Text:

+ + + + + + +

If you have different circuit stages grounded on a common line, the resultant earth jacking can cause additive or subtractive valid signal production - this can cause a transient limiting/foldback characteristic, or a flaring/blapping characteristic according to stage earthing order and behaviour.
Intelligent placing/ordering of these interactive earths can give a desirable envelope response, and give voice to an amplifier system.

Eric.
 
Re: Looping and Jacking.

mrfeedback said:
<snip>
If you have different circuit stages grounded on a common line, the resultant earth jacking can cause additive or subtractive valid signal production - this can cause a transient limiting/foldback characteristic, or a flaring/blapping characteristic according to stage earthing order and behaviour.
Intelligent placing/ordering of these interactive earths can give a desirable envelope response, and give voice to an amplifier system.

Eric.

Uh, can you translate any of that to English?

;)

Cheers!

MR
 
hummm

How about - Don't let High current from Speaker Output flow through the same ground ground path used by the control circuitery.

Simply use 2 different ground track on your pcb and connect them via 2 different wire to the capacitor grounding point. One ground for all the High Current and another for the input and signal transistors.

Clearer? :confused:


-Simon
 
Hi,
Thanks to all for your comments but I still do not get it.

"Simply use 2 different ground track on your pcb and connect them via 2 different wire to the capacitor grounding point."

Simon,
Are you saying that the input and driver trans have to be grounded to one point and the input and output terminals will use a different ground track and the two are connected?

Vivek
 
Hi MR,
In years of servicing audio gear I have seen all sorts of dumb wiring and pcb layout arrangements.
This includes doubtful power supply, preamp and power amp supply and grounding layouts, and other errors like taking NFB from an invalid (wrong) point.
I think it is not so much intentional as lacking of knowledge on the designers part.
Some munufacturers do however very deliberately adhere to star grounding of all stages, particularly in modern higher quality shelf systems.
A common error is an inadequate size pcb trace ground common connecting the two main filter caps.
Other errors include grounding stages to the speaker earth return traces.
A close look at the layout and intelligent rerouting and/or beefing up of some pcb traces can yield worthwhile improvement.
Bypassing of main filter caps with additional SMPS electros of around 10% of the main caps is usually a wortwhile improvement also.


Vivek,
Star grounding means that you have a substantial copper area connecting the two main filter caps, and this is the system earth reference to which all stages and input and output connectors are individually connected.
Eric.

+ + + + + + +

Extracted entries:

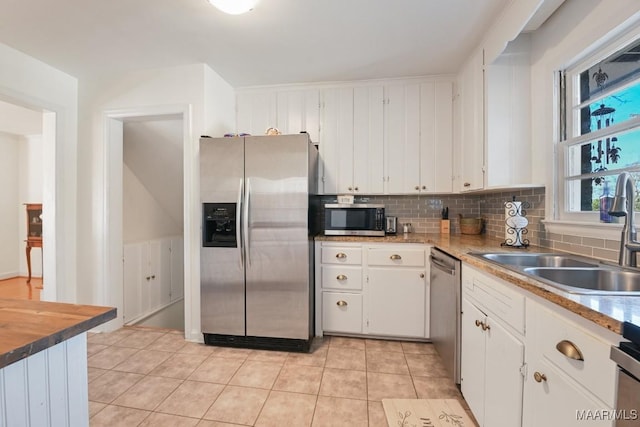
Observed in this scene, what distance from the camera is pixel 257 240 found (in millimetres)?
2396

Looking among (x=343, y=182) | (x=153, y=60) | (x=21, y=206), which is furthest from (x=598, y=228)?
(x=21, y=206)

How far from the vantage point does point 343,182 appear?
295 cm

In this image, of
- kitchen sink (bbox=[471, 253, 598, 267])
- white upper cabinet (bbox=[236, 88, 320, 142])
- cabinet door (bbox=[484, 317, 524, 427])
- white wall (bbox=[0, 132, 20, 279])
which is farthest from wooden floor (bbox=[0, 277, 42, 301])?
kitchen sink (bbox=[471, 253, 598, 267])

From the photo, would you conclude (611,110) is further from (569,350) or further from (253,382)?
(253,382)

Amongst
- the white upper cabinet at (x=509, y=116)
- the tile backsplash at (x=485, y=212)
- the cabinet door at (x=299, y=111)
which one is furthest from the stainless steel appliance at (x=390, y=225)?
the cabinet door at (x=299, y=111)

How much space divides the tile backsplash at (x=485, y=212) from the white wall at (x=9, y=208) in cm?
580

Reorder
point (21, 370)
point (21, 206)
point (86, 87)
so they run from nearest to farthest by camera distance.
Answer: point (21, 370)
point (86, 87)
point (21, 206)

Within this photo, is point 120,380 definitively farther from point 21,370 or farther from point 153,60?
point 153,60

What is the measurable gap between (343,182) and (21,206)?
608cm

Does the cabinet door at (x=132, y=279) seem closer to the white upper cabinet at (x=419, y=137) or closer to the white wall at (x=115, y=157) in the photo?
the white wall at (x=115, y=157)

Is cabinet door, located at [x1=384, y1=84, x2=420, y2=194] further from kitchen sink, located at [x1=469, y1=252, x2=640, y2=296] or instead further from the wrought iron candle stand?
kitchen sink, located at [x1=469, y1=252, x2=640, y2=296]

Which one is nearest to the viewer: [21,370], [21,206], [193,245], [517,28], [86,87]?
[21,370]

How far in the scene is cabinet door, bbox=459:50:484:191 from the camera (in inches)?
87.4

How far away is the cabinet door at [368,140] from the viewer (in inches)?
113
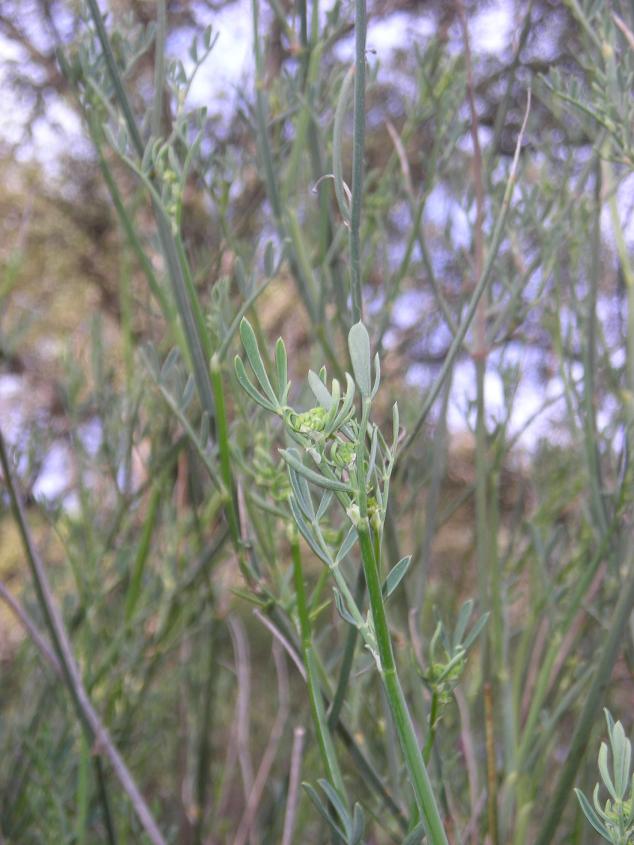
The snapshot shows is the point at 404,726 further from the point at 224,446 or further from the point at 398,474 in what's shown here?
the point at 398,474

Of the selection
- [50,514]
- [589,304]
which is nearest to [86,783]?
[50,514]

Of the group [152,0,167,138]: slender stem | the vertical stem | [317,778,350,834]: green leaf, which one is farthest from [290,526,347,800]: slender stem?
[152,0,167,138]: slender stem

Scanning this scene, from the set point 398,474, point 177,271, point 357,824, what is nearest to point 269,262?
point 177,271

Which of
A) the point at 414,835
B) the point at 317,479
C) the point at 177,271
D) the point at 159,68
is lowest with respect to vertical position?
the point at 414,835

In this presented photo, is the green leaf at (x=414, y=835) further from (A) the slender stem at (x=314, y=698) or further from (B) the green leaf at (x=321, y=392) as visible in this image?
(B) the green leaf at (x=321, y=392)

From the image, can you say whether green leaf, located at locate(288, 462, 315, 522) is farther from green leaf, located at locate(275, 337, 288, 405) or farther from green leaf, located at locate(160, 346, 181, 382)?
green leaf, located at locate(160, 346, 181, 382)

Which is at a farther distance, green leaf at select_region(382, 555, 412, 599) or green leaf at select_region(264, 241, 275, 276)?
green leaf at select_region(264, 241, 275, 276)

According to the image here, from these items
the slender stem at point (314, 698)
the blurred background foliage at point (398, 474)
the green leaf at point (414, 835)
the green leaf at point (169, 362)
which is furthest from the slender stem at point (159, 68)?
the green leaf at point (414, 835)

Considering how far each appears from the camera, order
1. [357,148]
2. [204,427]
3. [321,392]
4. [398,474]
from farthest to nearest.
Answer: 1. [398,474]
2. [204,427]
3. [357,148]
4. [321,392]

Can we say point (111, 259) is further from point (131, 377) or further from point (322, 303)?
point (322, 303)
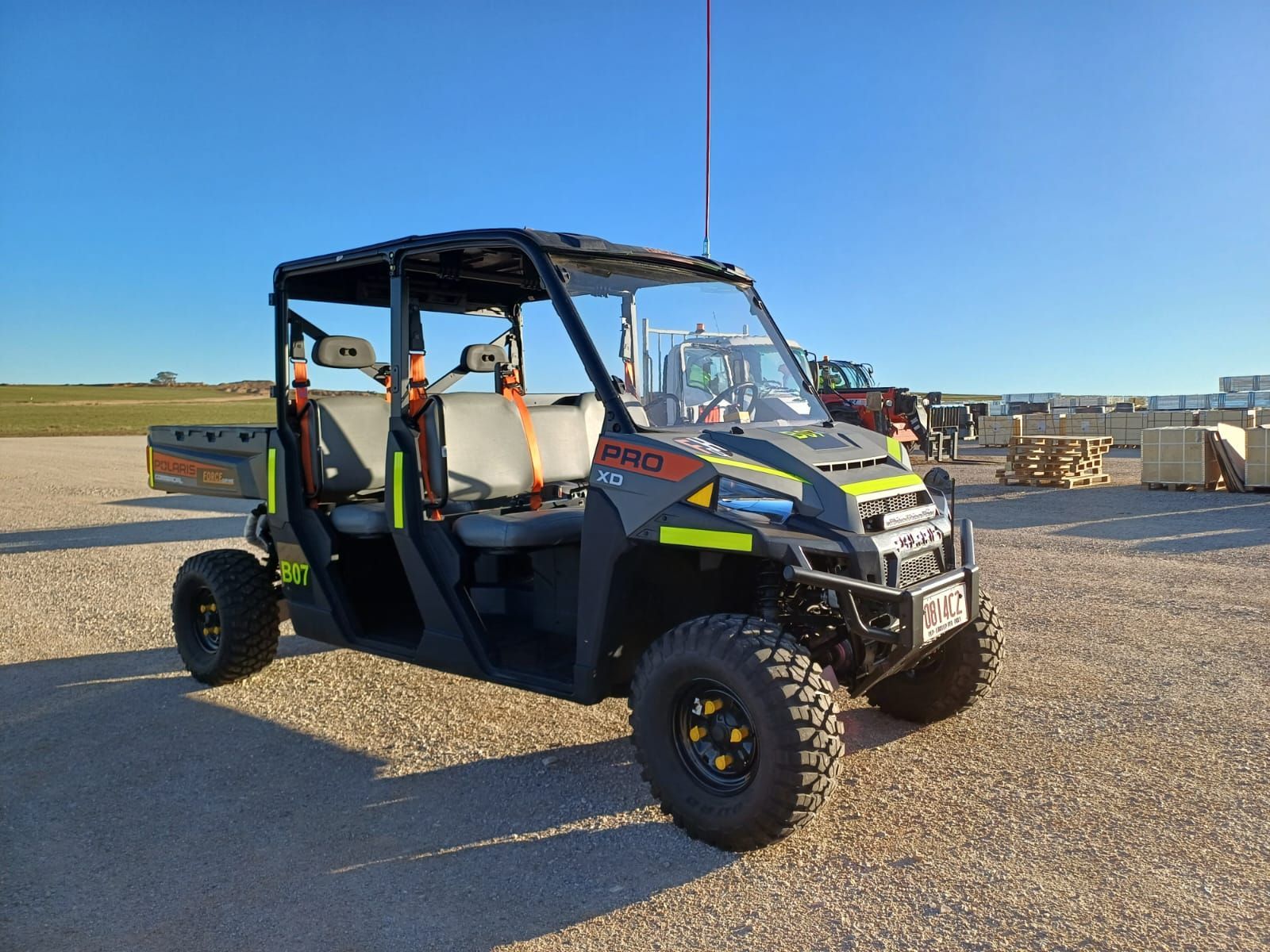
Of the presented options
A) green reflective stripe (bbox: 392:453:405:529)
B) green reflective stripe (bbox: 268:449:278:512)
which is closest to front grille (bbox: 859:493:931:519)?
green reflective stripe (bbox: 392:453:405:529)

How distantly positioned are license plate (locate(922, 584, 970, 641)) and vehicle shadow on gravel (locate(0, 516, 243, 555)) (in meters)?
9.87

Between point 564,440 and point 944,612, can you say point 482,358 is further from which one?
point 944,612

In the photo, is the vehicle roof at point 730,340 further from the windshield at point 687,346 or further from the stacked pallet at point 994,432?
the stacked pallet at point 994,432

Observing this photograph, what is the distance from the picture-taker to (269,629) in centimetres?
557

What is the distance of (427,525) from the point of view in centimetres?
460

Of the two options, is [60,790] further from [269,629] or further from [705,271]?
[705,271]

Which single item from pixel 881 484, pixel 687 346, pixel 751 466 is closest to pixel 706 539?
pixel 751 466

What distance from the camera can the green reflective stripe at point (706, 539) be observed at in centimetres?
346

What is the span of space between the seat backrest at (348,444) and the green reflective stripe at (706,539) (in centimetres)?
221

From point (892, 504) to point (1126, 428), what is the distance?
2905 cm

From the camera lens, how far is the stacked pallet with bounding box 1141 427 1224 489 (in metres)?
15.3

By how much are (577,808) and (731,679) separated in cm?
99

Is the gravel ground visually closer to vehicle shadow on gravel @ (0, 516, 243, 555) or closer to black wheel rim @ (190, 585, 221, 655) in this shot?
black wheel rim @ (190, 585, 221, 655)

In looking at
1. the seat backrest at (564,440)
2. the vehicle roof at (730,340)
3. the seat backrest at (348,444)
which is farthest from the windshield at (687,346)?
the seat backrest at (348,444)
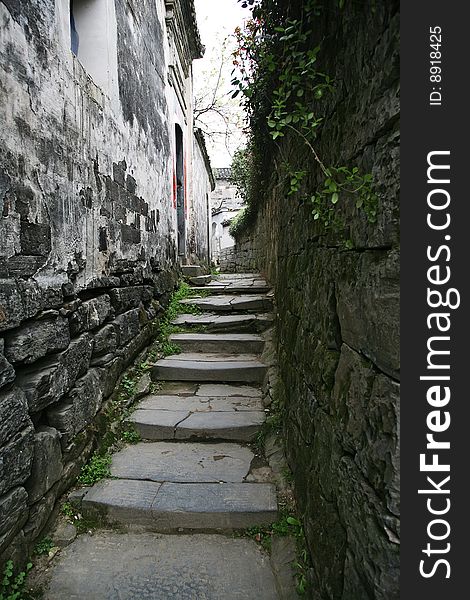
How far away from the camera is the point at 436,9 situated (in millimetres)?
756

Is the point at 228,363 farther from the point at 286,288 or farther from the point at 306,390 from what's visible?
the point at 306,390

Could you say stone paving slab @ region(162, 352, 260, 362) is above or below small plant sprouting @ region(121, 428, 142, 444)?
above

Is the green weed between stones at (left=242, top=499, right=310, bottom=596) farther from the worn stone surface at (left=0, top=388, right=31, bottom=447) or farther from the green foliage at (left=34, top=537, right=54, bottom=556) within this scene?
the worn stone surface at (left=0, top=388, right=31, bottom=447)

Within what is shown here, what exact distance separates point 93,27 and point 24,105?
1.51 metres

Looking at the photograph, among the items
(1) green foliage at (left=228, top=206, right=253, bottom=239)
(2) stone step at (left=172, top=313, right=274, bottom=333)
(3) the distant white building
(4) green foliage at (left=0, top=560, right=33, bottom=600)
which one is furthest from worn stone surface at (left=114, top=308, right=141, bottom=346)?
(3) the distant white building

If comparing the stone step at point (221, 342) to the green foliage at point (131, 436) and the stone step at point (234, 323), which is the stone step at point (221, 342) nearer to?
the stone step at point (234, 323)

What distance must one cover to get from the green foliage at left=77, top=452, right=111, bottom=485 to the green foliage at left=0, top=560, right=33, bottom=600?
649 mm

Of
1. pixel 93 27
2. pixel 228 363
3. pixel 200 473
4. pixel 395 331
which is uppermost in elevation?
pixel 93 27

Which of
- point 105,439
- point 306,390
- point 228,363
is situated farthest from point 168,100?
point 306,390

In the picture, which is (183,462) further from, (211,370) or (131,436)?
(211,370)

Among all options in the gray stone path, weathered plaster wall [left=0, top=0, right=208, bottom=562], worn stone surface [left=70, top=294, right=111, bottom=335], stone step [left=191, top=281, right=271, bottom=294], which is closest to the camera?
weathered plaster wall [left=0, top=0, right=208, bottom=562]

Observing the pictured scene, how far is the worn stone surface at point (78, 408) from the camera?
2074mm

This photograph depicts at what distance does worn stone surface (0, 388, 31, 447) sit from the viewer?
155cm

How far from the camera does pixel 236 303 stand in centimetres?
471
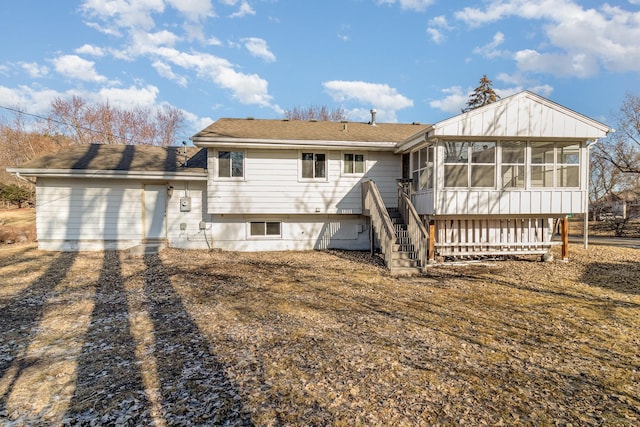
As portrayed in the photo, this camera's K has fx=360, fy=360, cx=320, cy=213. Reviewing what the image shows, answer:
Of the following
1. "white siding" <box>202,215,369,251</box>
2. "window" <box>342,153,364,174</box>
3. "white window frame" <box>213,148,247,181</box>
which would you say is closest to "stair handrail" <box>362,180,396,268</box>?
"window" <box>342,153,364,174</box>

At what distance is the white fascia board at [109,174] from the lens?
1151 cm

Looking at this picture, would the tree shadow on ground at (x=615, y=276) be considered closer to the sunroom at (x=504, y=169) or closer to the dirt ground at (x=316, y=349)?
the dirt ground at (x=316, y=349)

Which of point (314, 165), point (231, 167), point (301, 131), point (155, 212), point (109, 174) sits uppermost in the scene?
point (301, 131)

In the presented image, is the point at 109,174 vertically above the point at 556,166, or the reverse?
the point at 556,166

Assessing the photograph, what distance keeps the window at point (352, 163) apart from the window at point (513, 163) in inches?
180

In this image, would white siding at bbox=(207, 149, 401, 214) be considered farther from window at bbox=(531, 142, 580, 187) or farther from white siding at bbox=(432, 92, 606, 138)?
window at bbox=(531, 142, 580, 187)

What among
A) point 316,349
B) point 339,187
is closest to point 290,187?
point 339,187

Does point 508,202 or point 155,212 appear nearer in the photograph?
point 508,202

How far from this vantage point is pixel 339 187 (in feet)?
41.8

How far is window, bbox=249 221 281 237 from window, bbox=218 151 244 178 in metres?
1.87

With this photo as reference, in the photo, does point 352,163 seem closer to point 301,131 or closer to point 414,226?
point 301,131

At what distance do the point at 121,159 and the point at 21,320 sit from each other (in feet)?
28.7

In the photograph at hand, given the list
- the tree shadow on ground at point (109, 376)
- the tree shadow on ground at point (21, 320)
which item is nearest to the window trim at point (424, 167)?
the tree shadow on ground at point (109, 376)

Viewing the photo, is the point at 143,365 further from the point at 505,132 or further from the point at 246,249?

+ + + + + + +

What you should do:
Reproduce word for word everything in the amplifier grounding discussion from "Other errors include" down to "are individually connected.".

Result of the exercise:
Other errors include grounding stages to the speaker earth return traces.
A close look at the layout and intelligent rerouting and/or beefing up of some pcb traces can yield worthwhile improvement.
Bypassing of main filter caps with additional SMPS electros of around 10% of the main caps is usually a wortwhile improvement also.


Vivek,
Star grounding means that you have a substantial copper area connecting the two main filter caps, and this is the system earth reference to which all stages and input and output connectors are individually connected.